As per the European Council conclusions of 21 July 2020, five Member States will benefit from a gross reduction in their annual Gross National Income-based contribution for the period 2021-2027.
All these moficiations will enter into force retroactively as of 1 January 2020, following the ratification of the Own Resources Decision.
In addition, the Commission will use the headroom of the budget to raise funds on the capital markets and finance the new and reinforced tools focused on fighting the crisis and its consequences.This will be an exceptional and temporary solution which will build on the existing capital-raising activities by the Union and its high credit rating.
To help repay the borrowing, new own resources will be introduced to complement Member States’ contributions to the EU budget. The roadmap agreed on 10 November 2020 contains clear commitments regarding the type of these new own resources, the envisaged timeline for their proposal and introduction:
- The Commission has committed to put forward proposals on a carbon border adjustment mechanism and on a digital levy as new own resources by June 2021, with a view to their introduction at the latest by 1 January 2023.
- The Commission will also review the EU Emissions Trading System in spring 2021, including its possible extension to aviation and maritime. It will propose an own resource based on the Emissions Trading System by June 2021.
- In addition, the Commission will propose further new own resources, which could include a Financial Transaction Tax (taking into account developments in the currently ongoing work on the enhanced cooperation) and a financial contribution linked to the corporate sector or a new common corporate tax base. The Commission will work to make relevant proposals by June 2024.
How much will every Member State contribute to the next long-term budget?
The EU budget is not and has never been about giving and taking. It has always been about pooling resources, standing together against common challenges and creating an EU added value. It is therefore short-sighted to only look at how much each Member State is getting out of the budget versus how much they are contributing.
In line with standard practice, every year, the Commission makes estimates about how much each Member State will have to contribute to the budget of the year after. These estimates are then communicated to the Member States concerned. Later on, these estimates are updated, to take into account the latest economic developments.
The Commission will continue to follow this standard practice as Member States’ national contributions will remain the main source of revenue to finance the MFF.
At the same time, NextGenerationEU will not require immediate additional national contributions by Member States. Repayment of the funds raised will follow over a long-time horizon from future long-term budgets.

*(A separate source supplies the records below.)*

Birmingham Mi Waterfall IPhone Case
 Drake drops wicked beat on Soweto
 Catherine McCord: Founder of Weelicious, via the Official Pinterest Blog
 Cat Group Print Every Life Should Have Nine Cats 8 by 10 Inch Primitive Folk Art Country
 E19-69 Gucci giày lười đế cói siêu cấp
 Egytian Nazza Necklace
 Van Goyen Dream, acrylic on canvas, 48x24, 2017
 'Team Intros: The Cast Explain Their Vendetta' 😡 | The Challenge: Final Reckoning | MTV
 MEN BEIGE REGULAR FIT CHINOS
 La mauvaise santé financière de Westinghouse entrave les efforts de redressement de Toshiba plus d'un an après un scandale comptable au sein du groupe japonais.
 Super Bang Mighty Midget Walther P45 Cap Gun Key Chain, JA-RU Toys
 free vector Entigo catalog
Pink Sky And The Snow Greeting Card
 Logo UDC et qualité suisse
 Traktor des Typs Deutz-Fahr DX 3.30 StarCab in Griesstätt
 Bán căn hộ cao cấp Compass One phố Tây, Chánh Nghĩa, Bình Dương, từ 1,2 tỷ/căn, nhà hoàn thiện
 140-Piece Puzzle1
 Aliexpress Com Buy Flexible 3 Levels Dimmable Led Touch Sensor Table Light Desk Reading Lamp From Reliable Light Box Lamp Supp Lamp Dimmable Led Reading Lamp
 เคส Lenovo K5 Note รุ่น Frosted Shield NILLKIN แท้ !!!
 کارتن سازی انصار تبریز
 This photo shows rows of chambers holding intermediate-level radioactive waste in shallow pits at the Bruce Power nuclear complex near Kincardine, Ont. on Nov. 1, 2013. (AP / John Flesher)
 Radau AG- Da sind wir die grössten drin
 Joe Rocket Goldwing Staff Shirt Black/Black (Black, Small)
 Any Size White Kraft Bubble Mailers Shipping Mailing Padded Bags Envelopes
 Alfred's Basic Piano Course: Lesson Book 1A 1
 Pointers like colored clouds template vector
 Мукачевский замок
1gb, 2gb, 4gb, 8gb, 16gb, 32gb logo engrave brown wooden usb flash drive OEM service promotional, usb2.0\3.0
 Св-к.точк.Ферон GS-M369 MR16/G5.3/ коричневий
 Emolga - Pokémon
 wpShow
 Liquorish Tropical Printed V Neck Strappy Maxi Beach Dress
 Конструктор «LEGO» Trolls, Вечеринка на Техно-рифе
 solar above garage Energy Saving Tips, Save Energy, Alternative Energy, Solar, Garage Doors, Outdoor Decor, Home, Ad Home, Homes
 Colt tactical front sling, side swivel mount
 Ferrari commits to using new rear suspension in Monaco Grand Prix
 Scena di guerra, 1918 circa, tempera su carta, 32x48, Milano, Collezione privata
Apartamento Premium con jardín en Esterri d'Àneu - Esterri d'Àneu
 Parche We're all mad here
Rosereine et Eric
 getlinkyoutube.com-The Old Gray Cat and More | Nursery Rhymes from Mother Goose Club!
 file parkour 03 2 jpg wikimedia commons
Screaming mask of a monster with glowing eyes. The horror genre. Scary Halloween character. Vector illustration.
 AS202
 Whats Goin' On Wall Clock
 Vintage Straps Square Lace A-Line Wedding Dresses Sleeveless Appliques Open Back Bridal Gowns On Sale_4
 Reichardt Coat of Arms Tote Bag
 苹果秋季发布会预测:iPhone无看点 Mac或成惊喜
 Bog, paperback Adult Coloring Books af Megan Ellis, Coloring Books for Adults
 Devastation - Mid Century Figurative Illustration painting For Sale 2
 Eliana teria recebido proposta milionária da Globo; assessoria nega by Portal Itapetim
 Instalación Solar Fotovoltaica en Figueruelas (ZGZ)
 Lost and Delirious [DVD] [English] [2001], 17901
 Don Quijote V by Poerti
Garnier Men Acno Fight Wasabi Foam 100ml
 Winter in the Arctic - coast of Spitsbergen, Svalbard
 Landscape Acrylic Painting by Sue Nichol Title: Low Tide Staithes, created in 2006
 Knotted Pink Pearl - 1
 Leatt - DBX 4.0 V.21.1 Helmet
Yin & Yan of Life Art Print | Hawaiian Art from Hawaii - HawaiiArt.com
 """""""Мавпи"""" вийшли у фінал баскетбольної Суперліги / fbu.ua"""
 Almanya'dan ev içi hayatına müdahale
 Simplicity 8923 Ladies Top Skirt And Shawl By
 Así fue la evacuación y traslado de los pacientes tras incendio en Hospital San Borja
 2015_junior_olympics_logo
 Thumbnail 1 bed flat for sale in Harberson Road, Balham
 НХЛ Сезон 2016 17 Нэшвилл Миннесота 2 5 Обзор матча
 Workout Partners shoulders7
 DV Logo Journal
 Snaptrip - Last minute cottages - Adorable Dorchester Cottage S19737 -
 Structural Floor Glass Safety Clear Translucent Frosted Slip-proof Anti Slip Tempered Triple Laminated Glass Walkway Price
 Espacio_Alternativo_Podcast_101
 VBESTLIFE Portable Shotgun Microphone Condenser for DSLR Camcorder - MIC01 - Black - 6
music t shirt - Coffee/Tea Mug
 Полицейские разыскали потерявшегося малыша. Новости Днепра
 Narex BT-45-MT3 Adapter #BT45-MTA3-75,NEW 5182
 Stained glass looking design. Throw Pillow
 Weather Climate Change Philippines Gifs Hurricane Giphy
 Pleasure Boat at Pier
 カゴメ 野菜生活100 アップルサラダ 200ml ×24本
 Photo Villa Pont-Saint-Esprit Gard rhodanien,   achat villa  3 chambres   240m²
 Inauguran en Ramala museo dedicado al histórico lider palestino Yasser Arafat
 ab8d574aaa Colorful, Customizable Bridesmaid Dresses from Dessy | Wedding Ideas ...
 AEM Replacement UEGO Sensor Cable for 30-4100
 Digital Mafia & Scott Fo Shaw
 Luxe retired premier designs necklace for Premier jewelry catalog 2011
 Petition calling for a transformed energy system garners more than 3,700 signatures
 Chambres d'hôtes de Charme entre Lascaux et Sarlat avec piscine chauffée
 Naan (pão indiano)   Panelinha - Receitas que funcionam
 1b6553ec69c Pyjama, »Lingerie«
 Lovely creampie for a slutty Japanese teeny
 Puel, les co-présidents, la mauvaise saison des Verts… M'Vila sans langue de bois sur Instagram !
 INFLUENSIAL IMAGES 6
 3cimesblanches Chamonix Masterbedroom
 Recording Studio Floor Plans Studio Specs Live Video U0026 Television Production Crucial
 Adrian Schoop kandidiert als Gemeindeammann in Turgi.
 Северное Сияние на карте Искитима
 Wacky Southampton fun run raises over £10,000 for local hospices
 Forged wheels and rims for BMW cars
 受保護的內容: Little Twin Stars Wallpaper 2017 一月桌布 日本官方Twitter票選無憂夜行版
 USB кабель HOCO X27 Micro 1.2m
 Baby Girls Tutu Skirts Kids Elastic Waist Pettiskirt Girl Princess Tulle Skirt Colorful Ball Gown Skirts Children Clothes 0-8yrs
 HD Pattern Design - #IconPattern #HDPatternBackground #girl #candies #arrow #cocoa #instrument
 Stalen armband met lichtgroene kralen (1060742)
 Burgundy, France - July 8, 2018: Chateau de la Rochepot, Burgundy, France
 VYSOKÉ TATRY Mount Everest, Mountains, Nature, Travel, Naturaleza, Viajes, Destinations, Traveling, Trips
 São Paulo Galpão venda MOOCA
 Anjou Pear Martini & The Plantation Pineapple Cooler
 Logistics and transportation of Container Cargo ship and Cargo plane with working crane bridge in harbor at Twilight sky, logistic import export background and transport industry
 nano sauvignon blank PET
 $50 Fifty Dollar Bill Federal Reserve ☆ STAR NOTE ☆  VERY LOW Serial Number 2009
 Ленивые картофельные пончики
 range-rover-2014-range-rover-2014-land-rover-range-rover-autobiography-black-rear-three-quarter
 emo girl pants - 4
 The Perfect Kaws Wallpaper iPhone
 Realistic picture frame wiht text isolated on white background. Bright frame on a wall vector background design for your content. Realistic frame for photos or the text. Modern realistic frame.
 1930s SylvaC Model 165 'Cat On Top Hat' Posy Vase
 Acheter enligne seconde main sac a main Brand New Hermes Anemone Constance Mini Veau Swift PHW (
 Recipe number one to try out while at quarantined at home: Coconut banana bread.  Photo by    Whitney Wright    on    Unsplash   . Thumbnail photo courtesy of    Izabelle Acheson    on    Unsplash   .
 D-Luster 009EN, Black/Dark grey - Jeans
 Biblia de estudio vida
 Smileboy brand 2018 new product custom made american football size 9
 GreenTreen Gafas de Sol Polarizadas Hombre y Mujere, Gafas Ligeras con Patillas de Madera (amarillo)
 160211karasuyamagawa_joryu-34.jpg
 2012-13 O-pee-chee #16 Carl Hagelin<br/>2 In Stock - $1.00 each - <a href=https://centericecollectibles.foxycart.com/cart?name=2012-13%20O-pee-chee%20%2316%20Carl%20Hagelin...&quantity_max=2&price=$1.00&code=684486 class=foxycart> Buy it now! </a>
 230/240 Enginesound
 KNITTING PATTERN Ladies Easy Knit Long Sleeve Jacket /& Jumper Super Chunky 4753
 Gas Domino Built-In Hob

To help repay the borrowing, new own resources will be introduced to complement Member States’ contributions to the EU budget. These will be introduced based on the roadmap agreed between the European Parliament and the Council on 10 November 2020.
Is the Brexit Adjustment Reserve foreseen in the long-term budget also adopted today?
The Brexit Adjustment Reserve is one of the flexibility mechanisms within the 2021-2027 long-term budget that make it fit to address not only today’s realities but also tomorrow’s challengess. With an overall size of 5 billion, it is aimed to counter the adverse consequences of Brexit in Member States and compensate sectors that are worst affected by the departure of the United Kingdom from the EU.
As mandated by the European Counicl in its conclusions from July 2020, the European Commission is currently working on a proposal which it will release in due course.